◆ TEXT SECTION ◆

————————

I found this resource helpful, especially as it pairs tools with associated educational material. I’m as big of a tool-head as anyone, but I also intimately understand that tools without skill aren’t going to be helpful. I’d recommend spending most of your time reading the articles linked on this site and then looping back to the tools afterward.
This case study is a nice introductory primer to paying off design debt. If you’re still new to the subject, this will be helpful.
I dislike debt as much as I dislike complexity. Probably because they’re usually one in the same. Payoff of debt typically happens when the pain just becomes too immense. In super proactive teams, it’s a recurring process—maybe on a quarterly or bi-annual process. However, I’d love to find ways to have debt payoff weaved into the daily design process. That’s admittedly easier said than done. However, just like documentation has been weaved into many design system teams’ processes, I think the same can be done for debt reduction.
We know that design systems are multipliers. A single design choice that we make can quickly get scaled across multiple products, affecting hundreds, thousands, or even millions of product users.
I think it’s hard for folks outside of design systems to fully understand the immensity of some challenges within the practice. The scale, breadth and complexity of challenges within systems are unlike anything I’ve ever encountered elsewhere within software design. Simply trying to wrap one’s head around a problem can by itself become overwhelming. So, yeah, doing that for too long is going to leave a mark.
I wish there was a guaranteed solution for this. I don’t think there is. However, I do think the simple act of genuinely caring for the wellbeing of our peers is a great place to start.
Full disclosure, I know Josh Harwood who helped make this site. I typically don’t post links from people who are direct friends/colleagues, but I was planning to post this prior to knowing he helped make it. So, take that for what it’s worth.
That being said, this looks like a great resource for folks who are interested in joining design system community events. It even has an RSS feed to subscribe to (thank you).

————————

◆ DATA ENTRIES ◆
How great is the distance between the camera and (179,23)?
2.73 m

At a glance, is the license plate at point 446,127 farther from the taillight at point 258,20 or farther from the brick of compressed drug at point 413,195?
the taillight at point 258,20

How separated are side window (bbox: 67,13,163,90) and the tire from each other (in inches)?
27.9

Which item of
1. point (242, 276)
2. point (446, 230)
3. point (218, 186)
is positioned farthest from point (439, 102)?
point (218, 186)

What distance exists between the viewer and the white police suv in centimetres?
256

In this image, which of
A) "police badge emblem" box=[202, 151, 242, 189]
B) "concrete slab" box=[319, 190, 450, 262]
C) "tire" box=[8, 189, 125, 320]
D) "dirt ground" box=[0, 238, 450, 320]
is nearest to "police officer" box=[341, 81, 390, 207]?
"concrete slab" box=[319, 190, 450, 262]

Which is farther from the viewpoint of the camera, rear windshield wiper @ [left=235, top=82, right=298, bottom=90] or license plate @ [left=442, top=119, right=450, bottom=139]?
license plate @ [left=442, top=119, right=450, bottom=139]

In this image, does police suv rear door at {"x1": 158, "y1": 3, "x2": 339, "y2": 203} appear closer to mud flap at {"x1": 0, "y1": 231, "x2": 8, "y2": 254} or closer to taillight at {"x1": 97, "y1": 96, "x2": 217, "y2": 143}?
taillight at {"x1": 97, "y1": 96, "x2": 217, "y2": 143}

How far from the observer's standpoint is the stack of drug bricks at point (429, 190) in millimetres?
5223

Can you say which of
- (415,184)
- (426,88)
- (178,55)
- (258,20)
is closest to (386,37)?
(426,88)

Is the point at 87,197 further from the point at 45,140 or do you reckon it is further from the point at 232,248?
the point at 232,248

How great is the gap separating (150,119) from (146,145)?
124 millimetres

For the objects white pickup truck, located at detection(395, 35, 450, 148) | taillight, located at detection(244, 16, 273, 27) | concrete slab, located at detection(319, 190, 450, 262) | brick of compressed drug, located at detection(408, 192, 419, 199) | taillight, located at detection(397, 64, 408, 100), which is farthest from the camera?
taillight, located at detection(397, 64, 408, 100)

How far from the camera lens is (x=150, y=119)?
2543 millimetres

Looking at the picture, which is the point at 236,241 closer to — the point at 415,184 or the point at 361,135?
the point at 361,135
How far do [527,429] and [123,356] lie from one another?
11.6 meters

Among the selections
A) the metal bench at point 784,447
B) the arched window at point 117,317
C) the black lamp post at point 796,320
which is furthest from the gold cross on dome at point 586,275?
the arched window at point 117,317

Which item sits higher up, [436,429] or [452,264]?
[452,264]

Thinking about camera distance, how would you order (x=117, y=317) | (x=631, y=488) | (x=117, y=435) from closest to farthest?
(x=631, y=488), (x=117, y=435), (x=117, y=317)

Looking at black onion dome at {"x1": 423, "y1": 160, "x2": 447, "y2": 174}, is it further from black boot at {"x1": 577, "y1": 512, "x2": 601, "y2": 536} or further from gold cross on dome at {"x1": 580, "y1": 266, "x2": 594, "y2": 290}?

————————

Rewrite the design systems text from "I wish there" up to and including "what it’s worth.", putting "welfare" in place of "wellbeing".

I wish there was a guaranteed solution for this. I don’t think there is. However, I do think the simple act of genuinely caring for the welfare of our peers is a great place to start.
Full disclosure, I know Josh Harwood who helped make this site. I typically don’t post links from people who are direct friends/colleagues, but I was planning to post this prior to knowing he helped make it. So, take that for what it’s worth.